### EXERCISE DESCRIPTION
Write out each entry, exactly the way it appears.

### Spatial reasoning question data

****************************************

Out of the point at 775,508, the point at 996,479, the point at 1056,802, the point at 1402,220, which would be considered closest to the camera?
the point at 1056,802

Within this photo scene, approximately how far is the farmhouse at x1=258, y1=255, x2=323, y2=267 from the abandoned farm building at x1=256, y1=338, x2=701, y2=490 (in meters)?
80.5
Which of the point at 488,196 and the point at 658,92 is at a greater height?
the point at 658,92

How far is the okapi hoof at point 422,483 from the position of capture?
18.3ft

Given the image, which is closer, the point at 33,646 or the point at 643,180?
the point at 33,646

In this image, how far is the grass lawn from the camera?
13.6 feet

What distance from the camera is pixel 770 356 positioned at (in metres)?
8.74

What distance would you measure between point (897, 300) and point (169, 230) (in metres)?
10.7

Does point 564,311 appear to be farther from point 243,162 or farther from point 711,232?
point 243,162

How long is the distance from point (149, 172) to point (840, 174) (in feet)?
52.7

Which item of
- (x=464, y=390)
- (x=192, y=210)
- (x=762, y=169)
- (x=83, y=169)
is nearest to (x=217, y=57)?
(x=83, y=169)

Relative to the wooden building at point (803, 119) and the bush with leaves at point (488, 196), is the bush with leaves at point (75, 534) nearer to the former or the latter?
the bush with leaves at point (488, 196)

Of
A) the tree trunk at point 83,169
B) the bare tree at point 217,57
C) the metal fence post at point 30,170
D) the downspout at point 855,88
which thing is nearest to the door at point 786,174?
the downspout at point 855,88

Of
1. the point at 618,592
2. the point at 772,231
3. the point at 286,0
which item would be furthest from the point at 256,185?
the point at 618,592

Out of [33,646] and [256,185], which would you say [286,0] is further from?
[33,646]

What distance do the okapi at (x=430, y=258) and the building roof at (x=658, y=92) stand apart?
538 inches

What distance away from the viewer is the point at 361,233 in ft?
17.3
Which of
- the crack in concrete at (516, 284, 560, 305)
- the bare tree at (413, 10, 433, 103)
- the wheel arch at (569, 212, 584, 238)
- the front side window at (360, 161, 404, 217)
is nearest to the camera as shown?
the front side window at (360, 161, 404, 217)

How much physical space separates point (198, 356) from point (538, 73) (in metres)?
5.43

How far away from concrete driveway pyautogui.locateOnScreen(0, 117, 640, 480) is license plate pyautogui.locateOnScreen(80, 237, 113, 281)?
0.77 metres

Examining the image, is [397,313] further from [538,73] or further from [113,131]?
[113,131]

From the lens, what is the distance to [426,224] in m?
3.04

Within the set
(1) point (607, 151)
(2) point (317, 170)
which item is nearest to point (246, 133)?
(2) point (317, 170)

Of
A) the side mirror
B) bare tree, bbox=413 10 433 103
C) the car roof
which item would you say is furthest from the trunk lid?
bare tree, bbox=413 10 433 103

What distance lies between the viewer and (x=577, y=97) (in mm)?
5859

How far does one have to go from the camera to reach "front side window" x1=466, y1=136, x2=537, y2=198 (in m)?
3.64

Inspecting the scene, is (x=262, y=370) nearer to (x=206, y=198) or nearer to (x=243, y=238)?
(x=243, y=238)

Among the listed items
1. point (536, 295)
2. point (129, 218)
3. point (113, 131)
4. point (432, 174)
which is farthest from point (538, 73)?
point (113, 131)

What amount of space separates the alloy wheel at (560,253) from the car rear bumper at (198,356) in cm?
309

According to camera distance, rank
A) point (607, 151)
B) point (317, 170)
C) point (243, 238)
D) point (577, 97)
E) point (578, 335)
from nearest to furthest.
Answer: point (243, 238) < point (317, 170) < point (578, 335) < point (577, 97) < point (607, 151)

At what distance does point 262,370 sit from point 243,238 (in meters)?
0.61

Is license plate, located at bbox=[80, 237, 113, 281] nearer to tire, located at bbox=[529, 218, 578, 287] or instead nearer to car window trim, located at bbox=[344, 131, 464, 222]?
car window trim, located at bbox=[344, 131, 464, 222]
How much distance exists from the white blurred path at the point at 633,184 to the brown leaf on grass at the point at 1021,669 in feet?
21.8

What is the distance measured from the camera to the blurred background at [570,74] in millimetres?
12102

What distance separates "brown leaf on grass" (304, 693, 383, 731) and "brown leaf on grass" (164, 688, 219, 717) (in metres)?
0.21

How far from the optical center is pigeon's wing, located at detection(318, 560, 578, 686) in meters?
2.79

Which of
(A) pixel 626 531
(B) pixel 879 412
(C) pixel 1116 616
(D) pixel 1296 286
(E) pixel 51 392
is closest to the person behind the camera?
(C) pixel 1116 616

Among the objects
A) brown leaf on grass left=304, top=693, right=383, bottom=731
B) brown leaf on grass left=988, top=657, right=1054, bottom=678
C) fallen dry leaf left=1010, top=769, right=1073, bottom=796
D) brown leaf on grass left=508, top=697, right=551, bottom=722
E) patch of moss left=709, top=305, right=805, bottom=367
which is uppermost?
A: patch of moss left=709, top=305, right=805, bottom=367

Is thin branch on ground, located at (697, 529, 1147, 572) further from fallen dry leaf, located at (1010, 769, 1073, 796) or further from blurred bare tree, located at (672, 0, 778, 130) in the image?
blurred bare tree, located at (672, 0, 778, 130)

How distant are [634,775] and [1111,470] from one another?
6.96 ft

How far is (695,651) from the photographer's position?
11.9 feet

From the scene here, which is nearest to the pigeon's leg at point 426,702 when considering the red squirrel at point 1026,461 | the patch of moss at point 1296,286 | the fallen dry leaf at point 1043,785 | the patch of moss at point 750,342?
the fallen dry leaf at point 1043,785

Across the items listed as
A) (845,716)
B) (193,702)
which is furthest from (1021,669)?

****************************************

### OUTPUT FOR THIS TASK
Out of the point at 775,508, the point at 996,479, the point at 1056,802, the point at 1402,220, which would be considered closest to the camera?
the point at 1056,802

Within this photo scene, approximately how far is the farmhouse at x1=258, y1=255, x2=323, y2=267 from the abandoned farm building at x1=256, y1=338, x2=701, y2=490 (in meters)?
80.5
Which of the point at 488,196 and the point at 658,92 is at a greater height?
the point at 658,92

How far is the okapi hoof at point 422,483 from the position of capture?
18.3ft

Given the image, which is closer, the point at 33,646 or the point at 643,180?
the point at 33,646

In this image, how far is the grass lawn from the camera?
13.6 feet

What distance from the camera is pixel 770 356 positioned at (in metres)?
8.74

What distance would you measure between point (897, 300) and point (169, 230) (in metres)?
10.7

Does point 564,311 appear to be farther from point 243,162 or farther from point 711,232?
point 243,162

How long is the distance from point (149, 172) to point (840, 174) (in feet)?
52.7

Which item of
- (x=464, y=390)
- (x=192, y=210)
- (x=762, y=169)
- (x=83, y=169)
is nearest to (x=217, y=57)?
(x=83, y=169)

Relative to the wooden building at point (803, 119) and the bush with leaves at point (488, 196), is the bush with leaves at point (75, 534) nearer to the former or the latter?
the bush with leaves at point (488, 196)

Of
A) the tree trunk at point 83,169
B) the bare tree at point 217,57
C) the metal fence post at point 30,170
D) the downspout at point 855,88
which thing is nearest to the door at point 786,174?
the downspout at point 855,88

Of
1. the point at 618,592
2. the point at 772,231
3. the point at 286,0
which item would be furthest from the point at 256,185?
the point at 618,592

Out of [33,646] and [256,185], which would you say [286,0] is further from?
[33,646]

What distance do the okapi at (x=430, y=258) and the building roof at (x=658, y=92) stand apart?
538 inches

What distance away from the viewer is the point at 361,233 in ft?
17.3
Which of
- the crack in concrete at (516, 284, 560, 305)
- the bare tree at (413, 10, 433, 103)
- the wheel arch at (569, 212, 584, 238)
- the front side window at (360, 161, 404, 217)
is nearest to the camera as shown?
the front side window at (360, 161, 404, 217)

How much physical space separates point (198, 356) from point (538, 73) (in metres)?
5.43

How far away from concrete driveway pyautogui.locateOnScreen(0, 117, 640, 480) is license plate pyautogui.locateOnScreen(80, 237, 113, 281)?
0.77 metres

Examining the image, is [397,313] further from [538,73] or further from [113,131]?
[113,131]

From the lens, what is the distance to [426,224] in m?
3.04

Within the set
(1) point (607, 151)
(2) point (317, 170)
which item is nearest to point (246, 133)?
(2) point (317, 170)

Of
A) the side mirror
B) bare tree, bbox=413 10 433 103
C) the car roof
which item would you say is furthest from the trunk lid?
bare tree, bbox=413 10 433 103

What distance lies between the viewer and (x=577, y=97) (in mm)?
5859

How far does one have to go from the camera to reach "front side window" x1=466, y1=136, x2=537, y2=198 (in m)?
3.64

Inspecting the scene, is (x=262, y=370) nearer to (x=206, y=198) or nearer to (x=243, y=238)?
(x=243, y=238)

Among the listed items
1. point (536, 295)
2. point (129, 218)
3. point (113, 131)
4. point (432, 174)
which is farthest from point (538, 73)?
point (113, 131)

What amount of space separates the alloy wheel at (560,253) from the car rear bumper at (198,356) in cm?
309

According to camera distance, rank
A) point (607, 151)
B) point (317, 170)
C) point (243, 238)
D) point (577, 97)
E) point (578, 335)
from nearest to furthest.
Answer: point (243, 238) < point (317, 170) < point (578, 335) < point (577, 97) < point (607, 151)

At what distance does point 262,370 sit from point 243,238 (in meters)?
0.61

Is license plate, located at bbox=[80, 237, 113, 281] nearer to tire, located at bbox=[529, 218, 578, 287] or instead nearer to car window trim, located at bbox=[344, 131, 464, 222]?
car window trim, located at bbox=[344, 131, 464, 222]
How much distance exists from the white blurred path at the point at 633,184 to the brown leaf on grass at the point at 1021,669 in feet?
21.8

What is the distance measured from the camera to the blurred background at [570,74] in millimetres?
12102

What distance separates "brown leaf on grass" (304, 693, 383, 731) and "brown leaf on grass" (164, 688, 219, 717) (in metres)?
0.21

How far from the optical center is pigeon's wing, located at detection(318, 560, 578, 686) in meters?
2.79

Which of
(A) pixel 626 531
(B) pixel 879 412
(C) pixel 1116 616
(D) pixel 1296 286
(E) pixel 51 392
is closest to the person behind the camera?
(C) pixel 1116 616

Among the objects
A) brown leaf on grass left=304, top=693, right=383, bottom=731
B) brown leaf on grass left=988, top=657, right=1054, bottom=678
C) fallen dry leaf left=1010, top=769, right=1073, bottom=796
D) brown leaf on grass left=508, top=697, right=551, bottom=722
E) patch of moss left=709, top=305, right=805, bottom=367
which is uppermost?
A: patch of moss left=709, top=305, right=805, bottom=367

Is thin branch on ground, located at (697, 529, 1147, 572) further from fallen dry leaf, located at (1010, 769, 1073, 796) or further from blurred bare tree, located at (672, 0, 778, 130) in the image?
blurred bare tree, located at (672, 0, 778, 130)

How distant are [634,775] and [1111,470] from one another?
6.96 ft

How far is (695,651) from the photographer's position?
11.9 feet

From the scene here, which is nearest to the pigeon's leg at point 426,702 when considering the red squirrel at point 1026,461 | the patch of moss at point 1296,286 | the fallen dry leaf at point 1043,785 | the patch of moss at point 750,342?
the fallen dry leaf at point 1043,785

Across the items listed as
A) (845,716)
B) (193,702)
which is furthest from (1021,669)?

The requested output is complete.